--- INFORMATION SUPPLIED ---
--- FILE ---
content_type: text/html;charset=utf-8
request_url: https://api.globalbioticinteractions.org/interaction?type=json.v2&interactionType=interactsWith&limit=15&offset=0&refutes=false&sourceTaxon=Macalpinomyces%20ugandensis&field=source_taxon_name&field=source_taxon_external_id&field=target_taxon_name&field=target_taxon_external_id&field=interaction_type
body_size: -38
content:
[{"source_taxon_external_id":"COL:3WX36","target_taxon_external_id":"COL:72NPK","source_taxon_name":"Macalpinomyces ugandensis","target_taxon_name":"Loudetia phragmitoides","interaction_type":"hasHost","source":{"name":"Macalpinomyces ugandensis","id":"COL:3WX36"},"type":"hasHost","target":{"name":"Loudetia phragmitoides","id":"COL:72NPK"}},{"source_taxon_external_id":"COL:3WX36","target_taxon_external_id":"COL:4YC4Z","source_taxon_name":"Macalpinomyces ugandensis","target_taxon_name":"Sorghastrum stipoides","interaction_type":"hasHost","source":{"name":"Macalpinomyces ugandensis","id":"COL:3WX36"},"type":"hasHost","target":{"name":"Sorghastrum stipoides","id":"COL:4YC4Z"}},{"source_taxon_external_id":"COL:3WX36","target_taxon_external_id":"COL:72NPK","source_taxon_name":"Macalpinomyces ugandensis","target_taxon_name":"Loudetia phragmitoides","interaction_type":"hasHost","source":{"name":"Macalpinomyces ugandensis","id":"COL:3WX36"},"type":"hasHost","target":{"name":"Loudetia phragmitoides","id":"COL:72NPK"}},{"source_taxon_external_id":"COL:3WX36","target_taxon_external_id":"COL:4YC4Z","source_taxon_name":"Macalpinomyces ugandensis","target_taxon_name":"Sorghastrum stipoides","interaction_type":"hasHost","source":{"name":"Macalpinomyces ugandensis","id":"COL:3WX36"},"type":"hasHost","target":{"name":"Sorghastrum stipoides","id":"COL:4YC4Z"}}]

--- WHAT YOU WILL DO ---
Print all the data exactly.

--- OUTPUT FOR THIS EXERCISE ---
--- FILE ---
content_type: text/html;charset=utf-8
request_url: https://api.globalbioticinteractions.org/interaction?type=json.v2&interactionType=interactsWith&limit=15&offset=0&refutes=false&sourceTaxon=Macalpinomyces%20ugandensis&field=source_taxon_name&field=source_taxon_external_id&field=target_taxon_name&field=target_taxon_external_id&field=interaction_type
body_size: -38
content:
[{"source_taxon_external_id":"COL:3WX36","target_taxon_external_id":"COL:72NPK","source_taxon_name":"Macalpinomyces ugandensis","target_taxon_name":"Loudetia phragmitoides","interaction_type":"hasHost","source":{"name":"Macalpinomyces ugandensis","id":"COL:3WX36"},"type":"hasHost","target":{"name":"Loudetia phragmitoides","id":"COL:72NPK"}},{"source_taxon_external_id":"COL:3WX36","target_taxon_external_id":"COL:4YC4Z","source_taxon_name":"Macalpinomyces ugandensis","target_taxon_name":"Sorghastrum stipoides","interaction_type":"hasHost","source":{"name":"Macalpinomyces ugandensis","id":"COL:3WX36"},"type":"hasHost","target":{"name":"Sorghastrum stipoides","id":"COL:4YC4Z"}},{"source_taxon_external_id":"COL:3WX36","target_taxon_external_id":"COL:72NPK","source_taxon_name":"Macalpinomyces ugandensis","target_taxon_name":"Loudetia phragmitoides","interaction_type":"hasHost","source":{"name":"Macalpinomyces ugandensis","id":"COL:3WX36"},"type":"hasHost","target":{"name":"Loudetia phragmitoides","id":"COL:72NPK"}},{"source_taxon_external_id":"COL:3WX36","target_taxon_external_id":"COL:4YC4Z","source_taxon_name":"Macalpinomyces ugandensis","target_taxon_name":"Sorghastrum stipoides","interaction_type":"hasHost","source":{"name":"Macalpinomyces ugandensis","id":"COL:3WX36"},"type":"hasHost","target":{"name":"Sorghastrum stipoides","id":"COL:4YC4Z"}}]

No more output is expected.